▶ Written exercise
Write out each line of the listing below as a numbered list, omitting the blank lines.

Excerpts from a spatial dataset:
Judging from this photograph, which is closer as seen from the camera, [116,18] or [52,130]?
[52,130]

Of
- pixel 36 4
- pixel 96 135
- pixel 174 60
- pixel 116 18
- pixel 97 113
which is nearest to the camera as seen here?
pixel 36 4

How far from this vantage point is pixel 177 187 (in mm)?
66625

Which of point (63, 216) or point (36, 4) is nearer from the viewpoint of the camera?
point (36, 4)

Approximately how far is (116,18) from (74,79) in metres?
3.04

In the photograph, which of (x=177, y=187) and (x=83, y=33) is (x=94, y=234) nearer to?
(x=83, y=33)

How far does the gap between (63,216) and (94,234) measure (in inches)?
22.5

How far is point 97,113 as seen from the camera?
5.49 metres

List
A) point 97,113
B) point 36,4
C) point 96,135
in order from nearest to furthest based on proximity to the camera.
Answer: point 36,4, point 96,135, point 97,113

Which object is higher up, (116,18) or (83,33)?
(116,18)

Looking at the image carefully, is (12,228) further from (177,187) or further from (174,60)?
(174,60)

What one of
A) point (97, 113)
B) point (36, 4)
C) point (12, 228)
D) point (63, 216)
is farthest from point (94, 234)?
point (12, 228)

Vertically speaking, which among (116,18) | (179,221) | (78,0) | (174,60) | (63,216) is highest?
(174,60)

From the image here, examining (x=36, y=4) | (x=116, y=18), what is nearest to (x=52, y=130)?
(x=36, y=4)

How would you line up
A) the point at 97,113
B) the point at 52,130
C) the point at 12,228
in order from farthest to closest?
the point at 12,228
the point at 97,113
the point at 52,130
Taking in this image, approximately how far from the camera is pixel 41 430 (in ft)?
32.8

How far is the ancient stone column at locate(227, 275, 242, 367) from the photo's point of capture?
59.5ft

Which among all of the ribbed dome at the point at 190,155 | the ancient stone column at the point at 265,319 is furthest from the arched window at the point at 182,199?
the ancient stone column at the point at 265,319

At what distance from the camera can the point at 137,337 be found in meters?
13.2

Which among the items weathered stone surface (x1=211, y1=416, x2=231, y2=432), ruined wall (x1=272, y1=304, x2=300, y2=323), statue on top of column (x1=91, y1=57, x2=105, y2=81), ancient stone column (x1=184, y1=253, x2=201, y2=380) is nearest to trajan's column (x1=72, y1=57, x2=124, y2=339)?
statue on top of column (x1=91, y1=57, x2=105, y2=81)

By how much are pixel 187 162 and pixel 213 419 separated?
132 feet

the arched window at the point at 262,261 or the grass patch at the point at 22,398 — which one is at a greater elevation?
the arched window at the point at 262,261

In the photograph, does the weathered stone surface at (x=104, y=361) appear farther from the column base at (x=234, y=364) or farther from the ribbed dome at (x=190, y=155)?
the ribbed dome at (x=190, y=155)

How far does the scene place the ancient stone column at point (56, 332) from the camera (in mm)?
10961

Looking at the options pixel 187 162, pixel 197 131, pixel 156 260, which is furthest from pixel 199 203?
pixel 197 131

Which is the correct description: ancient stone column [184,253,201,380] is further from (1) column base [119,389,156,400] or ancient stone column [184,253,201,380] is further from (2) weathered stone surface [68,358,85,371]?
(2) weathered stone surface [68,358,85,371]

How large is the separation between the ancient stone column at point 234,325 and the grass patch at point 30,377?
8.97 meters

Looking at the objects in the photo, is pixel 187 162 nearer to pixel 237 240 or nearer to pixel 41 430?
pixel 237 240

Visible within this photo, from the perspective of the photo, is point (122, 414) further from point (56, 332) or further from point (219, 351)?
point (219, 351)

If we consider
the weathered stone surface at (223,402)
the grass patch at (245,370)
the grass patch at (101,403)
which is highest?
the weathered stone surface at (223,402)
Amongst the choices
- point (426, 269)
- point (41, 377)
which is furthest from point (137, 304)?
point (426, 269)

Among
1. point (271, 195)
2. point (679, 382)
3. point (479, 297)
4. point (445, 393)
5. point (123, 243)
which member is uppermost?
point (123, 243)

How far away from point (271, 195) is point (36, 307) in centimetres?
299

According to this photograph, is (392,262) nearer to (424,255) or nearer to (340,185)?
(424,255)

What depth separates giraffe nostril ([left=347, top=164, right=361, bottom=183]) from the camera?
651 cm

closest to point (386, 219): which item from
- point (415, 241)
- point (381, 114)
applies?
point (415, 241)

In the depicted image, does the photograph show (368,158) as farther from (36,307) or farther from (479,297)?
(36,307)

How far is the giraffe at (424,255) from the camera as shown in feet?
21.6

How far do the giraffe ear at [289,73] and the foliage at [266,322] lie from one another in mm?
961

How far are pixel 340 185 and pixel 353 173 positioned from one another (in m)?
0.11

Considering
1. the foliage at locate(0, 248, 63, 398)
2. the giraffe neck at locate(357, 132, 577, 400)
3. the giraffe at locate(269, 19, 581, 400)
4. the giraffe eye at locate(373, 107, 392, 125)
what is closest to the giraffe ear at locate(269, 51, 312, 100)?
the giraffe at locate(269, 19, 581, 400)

▶ Result for this exercise
1. Judging from this photograph, which is closer as seen from the camera, [116,18] or [52,130]?
2. [52,130]
3. Of
4. - pixel 36 4
5. - pixel 96 135
6. - pixel 174 60
7. - pixel 116 18
8. - pixel 97 113
9. which is nearest to the camera as seen here?
10. pixel 36 4
11. How far from this vantage point is pixel 177 187 (in mm)?
12. 66625
13. Which of point (63, 216) or point (36, 4) is nearer from the viewpoint of the camera?
14. point (36, 4)
15. Approximately how far is (116,18) from (74,79) in metres?
16. 3.04
17. In the photograph, which of (x=177, y=187) and (x=83, y=33) is (x=94, y=234) nearer to?
18. (x=83, y=33)
19. How far does the gap between (63,216) and (94,234) measure (in inches)?
20. 22.5
21. How far is point 97,113 as seen from the camera?
22. 5.49 metres
23. List
24. A) point 97,113
25. B) point 36,4
26. C) point 96,135
27. in order from nearest to furthest based on proximity to the camera.
28. Answer: point 36,4, point 96,135, point 97,113
29. Which object is higher up, (116,18) or (83,33)?
30. (116,18)
31. Looking at the image carefully, is (12,228) further from (177,187) or further from (174,60)?
32. (174,60)
33. What one of
34. A) point (97, 113)
35. B) point (36, 4)
36. C) point (12, 228)
37. D) point (63, 216)
38. is farthest from point (94, 234)?
39. point (12, 228)
40. Vertically speaking, which among (116,18) | (179,221) | (78,0) | (174,60) | (63,216) is highest?
41. (174,60)
42. From the image here, examining (x=36, y=4) | (x=116, y=18), what is nearest to (x=52, y=130)?
43. (x=36, y=4)
44. How would you line up
45. A) the point at 97,113
46. B) the point at 52,130
47. C) the point at 12,228
48. in order from farthest to closest?
49. the point at 12,228
50. the point at 97,113
51. the point at 52,130
52. Taking in this image, approximately how far from the camera is pixel 41 430 (in ft)?
53. 32.8
54. How far is the ancient stone column at locate(227, 275, 242, 367) from the photo's point of capture?
55. 59.5ft
56. Which among all of the ribbed dome at the point at 190,155 | the ancient stone column at the point at 265,319 is furthest from the arched window at the point at 182,199?
57. the ancient stone column at the point at 265,319
58. At what distance from the camera can the point at 137,337 be found in meters?
59. 13.2
60. Which among the items weathered stone surface (x1=211, y1=416, x2=231, y2=432), ruined wall (x1=272, y1=304, x2=300, y2=323), statue on top of column (x1=91, y1=57, x2=105, y2=81), ancient stone column (x1=184, y1=253, x2=201, y2=380) is nearest to trajan's column (x1=72, y1=57, x2=124, y2=339)?
61. statue on top of column (x1=91, y1=57, x2=105, y2=81)
62. By how much are pixel 187 162 and pixel 213 419 separated?
63. 132 feet
64. the arched window at the point at 262,261 or the grass patch at the point at 22,398 — which one is at a greater elevation?
65. the arched window at the point at 262,261
66. In the photograph, does the weathered stone surface at (x=104, y=361) appear farther from the column base at (x=234, y=364) or farther from the ribbed dome at (x=190, y=155)?
67. the ribbed dome at (x=190, y=155)
68. How far does the scene place the ancient stone column at point (56, 332) from the camera (in mm)?
69. 10961
70. Looking at the options pixel 187 162, pixel 197 131, pixel 156 260, which is furthest from pixel 199 203?
71. pixel 197 131
72. Which is the correct description: ancient stone column [184,253,201,380] is further from (1) column base [119,389,156,400] or ancient stone column [184,253,201,380] is further from (2) weathered stone surface [68,358,85,371]?
73. (2) weathered stone surface [68,358,85,371]
74. How large is the separation between the ancient stone column at point 234,325 and the grass patch at point 30,377?
75. 8.97 meters
76. Looking at the objects in the photo, is pixel 187 162 nearer to pixel 237 240 or nearer to pixel 41 430?
77. pixel 237 240
78. Visible within this photo, from the perspective of the photo, is point (122, 414) further from point (56, 332) or further from point (219, 351)?
79. point (219, 351)
80. If we consider
81. the weathered stone surface at (223,402)
82. the grass patch at (245,370)
83. the grass patch at (101,403)
84. which is highest?
85. the weathered stone surface at (223,402)
86. Amongst the choices
87. - point (426, 269)
88. - point (41, 377)
89. which is furthest from point (137, 304)?
90. point (426, 269)
91. Among
92. 1. point (271, 195)
93. 2. point (679, 382)
94. 3. point (479, 297)
95. 4. point (445, 393)
96. 5. point (123, 243)
97. which member is uppermost?
98. point (123, 243)
99. How far away from point (271, 195) is point (36, 307) in centimetres?
100. 299
101. According to this photograph, is (392,262) nearer to (424,255) or nearer to (340,185)?
102. (424,255)
103. What depth separates giraffe nostril ([left=347, top=164, right=361, bottom=183]) from the camera?
104. 651 cm
105. closest to point (386, 219): which item from
106. - point (415, 241)
107. - point (381, 114)
108. applies?
109. point (415, 241)
110. In the depicted image, does the photograph show (368,158) as farther from (36,307) or farther from (479,297)?
111. (36,307)
112. How far is the giraffe at (424,255) from the camera as shown in feet?
113. 21.6
114. How far do the giraffe ear at [289,73] and the foliage at [266,322] lie from one another in mm?
115. 961
116. How far are pixel 340 185 and pixel 353 173 positioned from one another (in m)?
117. 0.11
118. Considering
119. 1. the foliage at locate(0, 248, 63, 398)
120. 2. the giraffe neck at locate(357, 132, 577, 400)
121. 3. the giraffe at locate(269, 19, 581, 400)
122. 4. the giraffe eye at locate(373, 107, 392, 125)
123. what is closest to the giraffe ear at locate(269, 51, 312, 100)?
124. the giraffe at locate(269, 19, 581, 400)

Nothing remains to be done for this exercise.